All I could see in that blog post the OP linked to was how the author was trying to evoke some outside authority to justify bragging about how 'intelligent' he is. Self-serving masturdebatory drivel.


----------



## Mooncutter (Jul 28, 2011)

Ubuntu said:


> From what I've read, INTJs tend to score the highest on IQ tests, followed by INTPs, INFJs and INFPs.


*J's are at advantage whenever there is time-constraint,* and fast decisions have to be made. They have practiced it their whole life. Today, managing time is a factor in IQ test resuts.

*Remove the time constraint, and suddenly P's shine.* Few researchers/professors are J's. Not sure whether P's make BETTER researchers/professors. Hard to know. It could only be a matter of preference. J's are too impatient; they want usable real world results. 

*Statistics published in Gifts Differing showing ratios* (relative to population) of nations TOP students, the highest achievers in america; show that being a J is neutral if you are T. And disadvantage if you are F. But we are talking high marks here, not intelligence of any kind.

■ Dataset extract ■
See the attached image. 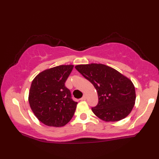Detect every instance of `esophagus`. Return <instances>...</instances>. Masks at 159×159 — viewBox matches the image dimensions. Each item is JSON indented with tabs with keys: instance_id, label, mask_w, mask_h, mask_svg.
<instances>
[{
	"instance_id": "34e87169",
	"label": "esophagus",
	"mask_w": 159,
	"mask_h": 159,
	"mask_svg": "<svg viewBox=\"0 0 159 159\" xmlns=\"http://www.w3.org/2000/svg\"><path fill=\"white\" fill-rule=\"evenodd\" d=\"M86 99V96L85 95H83V98L80 99V100H82V101H84V100H85Z\"/></svg>"
}]
</instances>
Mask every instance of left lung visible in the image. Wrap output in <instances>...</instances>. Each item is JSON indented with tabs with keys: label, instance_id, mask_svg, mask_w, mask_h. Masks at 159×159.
<instances>
[{
	"label": "left lung",
	"instance_id": "1",
	"mask_svg": "<svg viewBox=\"0 0 159 159\" xmlns=\"http://www.w3.org/2000/svg\"><path fill=\"white\" fill-rule=\"evenodd\" d=\"M75 68L95 88L98 104L92 111L106 122L118 121L128 116L134 105L133 82L117 70L102 64L76 65Z\"/></svg>",
	"mask_w": 159,
	"mask_h": 159
}]
</instances>
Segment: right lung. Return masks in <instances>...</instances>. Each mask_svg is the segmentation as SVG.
Returning a JSON list of instances; mask_svg holds the SVG:
<instances>
[{
  "label": "right lung",
  "mask_w": 159,
  "mask_h": 159,
  "mask_svg": "<svg viewBox=\"0 0 159 159\" xmlns=\"http://www.w3.org/2000/svg\"><path fill=\"white\" fill-rule=\"evenodd\" d=\"M74 65H60L44 70L34 78L29 94L32 111L40 121L48 126L61 127L74 114L77 102L71 99L65 87Z\"/></svg>",
  "instance_id": "1"
}]
</instances>
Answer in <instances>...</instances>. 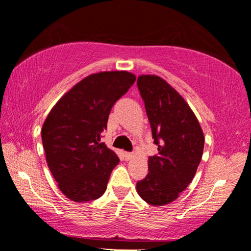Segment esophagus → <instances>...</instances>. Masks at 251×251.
Wrapping results in <instances>:
<instances>
[{"mask_svg":"<svg viewBox=\"0 0 251 251\" xmlns=\"http://www.w3.org/2000/svg\"><path fill=\"white\" fill-rule=\"evenodd\" d=\"M133 154H131V152H125V158L128 160V159H130V158H133Z\"/></svg>","mask_w":251,"mask_h":251,"instance_id":"esophagus-1","label":"esophagus"}]
</instances>
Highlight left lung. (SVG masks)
Instances as JSON below:
<instances>
[{"mask_svg": "<svg viewBox=\"0 0 251 251\" xmlns=\"http://www.w3.org/2000/svg\"><path fill=\"white\" fill-rule=\"evenodd\" d=\"M137 86L158 155L148 158L150 172L136 189L150 205L165 206L192 182L205 138L192 108L166 80L157 75H139Z\"/></svg>", "mask_w": 251, "mask_h": 251, "instance_id": "1", "label": "left lung"}]
</instances>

■ Parts of the exercise ■
[1] Using the thread about personality types and IQ scores, explain why J types are said to hold an advantage whenever a time constraint applies.
[2] Return the passage from the thread about personality types and IQ scores word for word, starting with "All I could" and going on through "INFJs and INFPs.".
The material has no connection to the thread about personality types and IQ scores.

■ Per-task answers ■
[1] J types are said to be at an advantage under time constraints because such conditions demand fast decisions, and they have practiced making fast decisions their whole lives. Since managing time is now a factor in IQ test results, that practice works in their favor.

[2]
All I could see in that blog post the OP linked to was how the author was trying to evoke some outside authority to justify bragging about how 'intelligent' he is. Self-serving masturdebatory drivel.


----------



## Mooncutter (Jul 28, 2011)

Ubuntu said:


> From what I've read, INTJs tend to score the highest on IQ tests, followed by INTPs, INFJs and INFPs.